**Dataset content**
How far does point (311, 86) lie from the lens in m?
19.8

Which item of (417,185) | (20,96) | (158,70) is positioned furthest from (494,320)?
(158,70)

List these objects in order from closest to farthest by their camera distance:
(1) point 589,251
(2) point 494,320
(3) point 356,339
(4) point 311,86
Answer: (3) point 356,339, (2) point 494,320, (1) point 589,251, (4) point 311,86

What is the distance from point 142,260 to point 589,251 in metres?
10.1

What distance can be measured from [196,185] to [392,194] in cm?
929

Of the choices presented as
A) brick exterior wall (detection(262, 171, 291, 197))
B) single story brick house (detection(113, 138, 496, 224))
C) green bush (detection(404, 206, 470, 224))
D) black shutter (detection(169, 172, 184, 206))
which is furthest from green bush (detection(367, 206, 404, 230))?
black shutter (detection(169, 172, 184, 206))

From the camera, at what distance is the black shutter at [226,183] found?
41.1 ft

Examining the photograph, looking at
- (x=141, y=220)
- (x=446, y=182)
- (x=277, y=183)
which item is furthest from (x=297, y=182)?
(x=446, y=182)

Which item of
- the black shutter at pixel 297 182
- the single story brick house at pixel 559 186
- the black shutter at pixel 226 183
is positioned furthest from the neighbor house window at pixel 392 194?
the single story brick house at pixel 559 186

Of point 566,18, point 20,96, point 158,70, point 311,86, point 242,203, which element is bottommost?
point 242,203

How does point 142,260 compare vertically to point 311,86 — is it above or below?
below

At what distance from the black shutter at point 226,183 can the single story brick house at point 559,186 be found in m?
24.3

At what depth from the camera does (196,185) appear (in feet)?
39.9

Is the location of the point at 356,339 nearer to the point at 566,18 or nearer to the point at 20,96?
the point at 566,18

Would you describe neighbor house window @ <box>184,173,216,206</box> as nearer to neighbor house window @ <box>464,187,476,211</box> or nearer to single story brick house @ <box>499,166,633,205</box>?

**Exercise details**
Reproduce all of the entries above word for word, leaving every line unchanged.

**Solution for this task**
How far does point (311, 86) lie from the lens in m?
19.8

Which item of (417,185) | (20,96) | (158,70) is positioned furthest from (494,320)?
(158,70)

List these objects in order from closest to farthest by their camera distance:
(1) point 589,251
(2) point 494,320
(3) point 356,339
(4) point 311,86
Answer: (3) point 356,339, (2) point 494,320, (1) point 589,251, (4) point 311,86

What is the distance from point 142,260 to point 589,251 in metres?
10.1

What distance can be measured from [196,185] to [392,194] in cm?
929

Of the choices presented as
A) brick exterior wall (detection(262, 171, 291, 197))
B) single story brick house (detection(113, 138, 496, 224))
C) green bush (detection(404, 206, 470, 224))
D) black shutter (detection(169, 172, 184, 206))
which is furthest from green bush (detection(367, 206, 404, 230))?
black shutter (detection(169, 172, 184, 206))

From the camera, at what distance is the black shutter at [226,183] found?
41.1 ft

Examining the photograph, looking at
- (x=141, y=220)
- (x=446, y=182)
- (x=277, y=183)
which item is furthest from (x=297, y=182)?
(x=446, y=182)

Which item of
- the black shutter at pixel 297 182
- the single story brick house at pixel 559 186
- the black shutter at pixel 226 183
is positioned furthest from the neighbor house window at pixel 392 194?
the single story brick house at pixel 559 186

Of point 566,18, point 20,96, point 158,70, point 311,86, point 242,203, which element is bottommost?
point 242,203

How does point 142,260 compare vertically to point 311,86 — is it above or below?
below

At what distance from the black shutter at point 226,183 can the single story brick house at point 559,186 be found in m?
24.3

At what depth from the camera does (196,185) appear (in feet)?
39.9

Is the location of the point at 356,339 nearer to the point at 566,18 or nearer to the point at 20,96?
the point at 566,18

Would you describe neighbor house window @ <box>184,173,216,206</box> as nearer to neighbor house window @ <box>464,187,476,211</box> or nearer to single story brick house @ <box>499,166,633,205</box>?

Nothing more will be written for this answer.